Баба вдруг прошипела сквозь оскаленные, стиснутые зубы:
Мейзеля, Мейзеля немедленно!
И только теперь Борятинский ее узнал. Это была Надя. Наденька его. Княгиня Надежда Александровна Борятинская. Урожденная фон Стенбок.
Кучер спросонья был особенный дурак — икал, крестился, путал постромки и не поумнел, даже когда Борятинский крепко сунул ему в зубы. Борятинский схватил седло, метнулся по деннику, но Боярин, чуя кровь от ссаженных костяшек, скалился, бил копытом, а потом и вовсе надул предательски пузо, так что пришлось не по-княжески совсем, охлюпкой, но это ничего, ничего. Лишь бы успеть.
Мейзель жил в десяти верстах всего, у Боярина даже шерсть не потемнела, но Борятинскому показалось, прошла вечность, настоящая, ветхозаветная, не наполняемая ничем. Все было ночное, жуткое, незнакомое, бросалось то в глаза, то под копыта, ухало, обдавало сырыми теплыми вздохами. Хрипло, коротко, как удавленник, вскрикивала неподалеку какая-то птица и замолчала, как только Борятинский спрыгнул с коня в мокрую черную траву. Окно у Мейзеля светилось ровным теплым светом. Борятинский пошел, потом побежал на этот свет — и птица захрипела снова, как будто летела где-то рядом, в темноте, — страшная, невидимая, неотвязная. И только на крыльце, колотя в дверь, когда птица не захрипела даже — заклокотала, Борятинский, понял, что никакой птицы вовсе нету. Это дышал он сам. Он сам.
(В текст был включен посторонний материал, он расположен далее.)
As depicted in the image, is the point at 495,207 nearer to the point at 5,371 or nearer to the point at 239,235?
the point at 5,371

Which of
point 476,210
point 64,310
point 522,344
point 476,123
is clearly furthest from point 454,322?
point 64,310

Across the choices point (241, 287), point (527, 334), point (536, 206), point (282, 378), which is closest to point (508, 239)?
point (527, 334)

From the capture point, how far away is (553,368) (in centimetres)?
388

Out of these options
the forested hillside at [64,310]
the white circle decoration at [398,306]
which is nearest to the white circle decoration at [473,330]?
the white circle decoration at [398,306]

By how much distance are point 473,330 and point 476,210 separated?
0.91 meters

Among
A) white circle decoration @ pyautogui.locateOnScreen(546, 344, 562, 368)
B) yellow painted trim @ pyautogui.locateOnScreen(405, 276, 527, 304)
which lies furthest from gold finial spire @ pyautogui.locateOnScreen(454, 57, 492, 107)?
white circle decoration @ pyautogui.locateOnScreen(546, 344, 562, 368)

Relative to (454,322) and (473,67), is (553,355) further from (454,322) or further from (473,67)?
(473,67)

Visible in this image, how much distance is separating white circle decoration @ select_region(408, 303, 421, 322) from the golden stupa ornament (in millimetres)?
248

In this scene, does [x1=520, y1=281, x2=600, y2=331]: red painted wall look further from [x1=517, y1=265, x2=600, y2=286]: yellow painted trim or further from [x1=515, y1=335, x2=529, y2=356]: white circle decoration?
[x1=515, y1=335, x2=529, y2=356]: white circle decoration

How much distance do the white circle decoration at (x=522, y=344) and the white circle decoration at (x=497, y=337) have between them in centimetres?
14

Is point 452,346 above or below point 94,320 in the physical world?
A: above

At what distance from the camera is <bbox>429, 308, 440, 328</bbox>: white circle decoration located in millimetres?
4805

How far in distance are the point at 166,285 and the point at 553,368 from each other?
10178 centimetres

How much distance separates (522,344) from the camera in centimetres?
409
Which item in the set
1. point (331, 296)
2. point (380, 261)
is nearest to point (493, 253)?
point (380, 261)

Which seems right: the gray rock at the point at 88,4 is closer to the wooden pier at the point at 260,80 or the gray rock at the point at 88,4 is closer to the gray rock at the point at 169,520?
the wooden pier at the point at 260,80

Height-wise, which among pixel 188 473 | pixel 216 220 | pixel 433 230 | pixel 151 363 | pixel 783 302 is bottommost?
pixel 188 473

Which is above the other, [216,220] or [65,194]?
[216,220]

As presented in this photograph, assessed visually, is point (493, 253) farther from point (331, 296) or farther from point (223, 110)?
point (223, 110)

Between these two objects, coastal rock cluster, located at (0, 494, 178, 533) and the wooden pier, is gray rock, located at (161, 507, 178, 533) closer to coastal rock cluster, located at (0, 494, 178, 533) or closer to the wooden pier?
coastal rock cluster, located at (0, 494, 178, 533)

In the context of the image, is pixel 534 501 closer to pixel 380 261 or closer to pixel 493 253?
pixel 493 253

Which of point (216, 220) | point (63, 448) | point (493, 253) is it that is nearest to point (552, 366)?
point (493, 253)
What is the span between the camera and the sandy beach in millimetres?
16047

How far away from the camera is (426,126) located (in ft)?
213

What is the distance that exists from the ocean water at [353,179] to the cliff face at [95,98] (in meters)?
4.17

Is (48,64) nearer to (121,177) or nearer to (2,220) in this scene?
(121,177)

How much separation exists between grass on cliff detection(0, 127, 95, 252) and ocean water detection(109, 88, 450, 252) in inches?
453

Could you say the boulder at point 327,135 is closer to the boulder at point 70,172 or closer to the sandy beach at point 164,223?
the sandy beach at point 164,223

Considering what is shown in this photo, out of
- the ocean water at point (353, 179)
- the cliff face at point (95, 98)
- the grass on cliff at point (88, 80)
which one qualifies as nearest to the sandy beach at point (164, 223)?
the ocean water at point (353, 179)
Мейзель вышел сразу, свежий, спокойный, словно не спал — а может, правда не спал, сидел в комнате, нет, даже в пещере, наполненной таинственными устройствами, читал что-то умное на никому на свете, кроме него, не известном языке, размышлял. И вообразить было нельзя, чтобы человек, способный спасти Наденьку, играл в вист, ел лапшу или прел под тяжелой периной. Борятинский растерялся, не зная, как сладить с горой нелепых светских условностей. Сударь! Нет. Милостивый государь! Нет. Не соблаговолите ли вы. Нет. Не откажете ли вы в милости. Нет. Не будете ли вы так любезны. Черт! Сначала отрекомендоваться! Борятинский вдруг понял, что стоит на чужом крыльце в халате, в мятой сорочке и домашних туфлях — растрепанный, перепуганный человек, не знающий, как обратиться за помощью к другому человеку.
— Я вас узнал, князь, — сказал Мейзель просто. — Что случилось?
Борятинский попытался объяснить все сразу, то есть вообще все, включая птицу, темноту и то, как невозможно, как страшно Наденька оскалилась, но снова сбился и замолчал, чувствуя себя валким косноязыким идиотом — не хуже собственного кучера. Даром что по зубам дать некому. — Все очень скверно, едва выдавил он. Очень! Ради всего святого.